When the installation is complete, it will attempt to reboot the VM using the freshly installed OS on the hard disk. It won’t boot, because it’s not a server installation.
Step 11: Forcing the VM to boot from the CD.
VMware will not let you change the startup disk in the VMs settings, so you’ll have to force a change while the VM is running.
Start the VM. As soon as you see the vmware splash screen, hit the escape key. This will bring you to a boot menu, select “Boot Manager”
This will then bring you to another menu where you choose which device to boot from. With “Mac OS X” selected, you can look at the ‘Device Path’ info on the right side of the screen to see the path to the default OS X boot device (this should be the hard disk).
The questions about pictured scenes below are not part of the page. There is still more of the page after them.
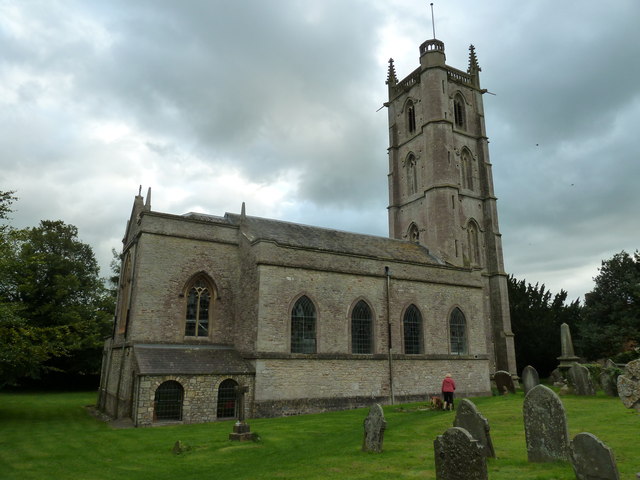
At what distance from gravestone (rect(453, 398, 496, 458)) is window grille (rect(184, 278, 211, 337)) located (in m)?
14.2

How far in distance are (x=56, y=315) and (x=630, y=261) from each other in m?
42.4

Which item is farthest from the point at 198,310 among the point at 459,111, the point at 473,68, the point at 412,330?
the point at 473,68

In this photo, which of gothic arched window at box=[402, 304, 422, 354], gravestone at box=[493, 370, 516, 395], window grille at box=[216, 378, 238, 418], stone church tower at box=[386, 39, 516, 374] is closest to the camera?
window grille at box=[216, 378, 238, 418]

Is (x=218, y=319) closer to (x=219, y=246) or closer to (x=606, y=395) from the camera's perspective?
(x=219, y=246)

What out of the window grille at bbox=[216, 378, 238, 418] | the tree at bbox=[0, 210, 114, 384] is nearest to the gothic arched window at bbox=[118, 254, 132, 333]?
the window grille at bbox=[216, 378, 238, 418]

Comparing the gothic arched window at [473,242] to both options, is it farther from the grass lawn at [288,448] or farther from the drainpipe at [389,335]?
the grass lawn at [288,448]

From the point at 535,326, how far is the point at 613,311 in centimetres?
570

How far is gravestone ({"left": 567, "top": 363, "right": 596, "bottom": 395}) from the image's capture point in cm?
1862

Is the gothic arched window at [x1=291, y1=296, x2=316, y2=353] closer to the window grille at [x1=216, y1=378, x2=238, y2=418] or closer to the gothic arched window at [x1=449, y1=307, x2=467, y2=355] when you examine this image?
the window grille at [x1=216, y1=378, x2=238, y2=418]

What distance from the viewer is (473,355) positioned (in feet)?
81.7

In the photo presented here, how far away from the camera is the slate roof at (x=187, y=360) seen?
17.1 m

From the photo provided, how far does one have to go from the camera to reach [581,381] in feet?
61.6

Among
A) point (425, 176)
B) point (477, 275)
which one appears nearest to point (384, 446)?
point (477, 275)

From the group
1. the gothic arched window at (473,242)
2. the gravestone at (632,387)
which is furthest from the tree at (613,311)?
the gravestone at (632,387)
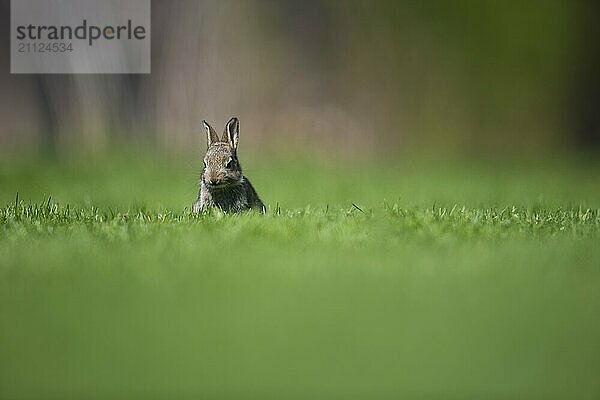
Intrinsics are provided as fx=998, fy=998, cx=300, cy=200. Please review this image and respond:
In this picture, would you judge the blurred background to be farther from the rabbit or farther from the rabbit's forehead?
the rabbit's forehead

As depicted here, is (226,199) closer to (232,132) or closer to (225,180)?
(225,180)

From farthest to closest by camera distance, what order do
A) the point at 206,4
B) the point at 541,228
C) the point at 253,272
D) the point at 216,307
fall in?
the point at 206,4 < the point at 541,228 < the point at 253,272 < the point at 216,307

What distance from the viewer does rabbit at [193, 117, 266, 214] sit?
233 inches

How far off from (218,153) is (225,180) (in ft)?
0.63

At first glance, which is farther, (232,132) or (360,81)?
(360,81)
You can then move through the list to determine which device would be the CD to boot from. (The Pci or Scsi numbers will be different.) If you choose the wrong device the first time, you can just restart the VM and choose another until you get it right.
Step 12: Flag the new system as a server installation.
After the VM boots from the install disk again, run the Terminal from the Utilities menu.
I labeled my HD, “OS X Lion HD” when I initialized it, so I would enter the following to ‘touch’ the system,
# touch “/Volumes/OS X Lion HD/System/Library/CoreServices/ServerVersion.plist”
Now you can quit the Terminal, choose Startup Disk from the Utilities menu and restart from the hard disk.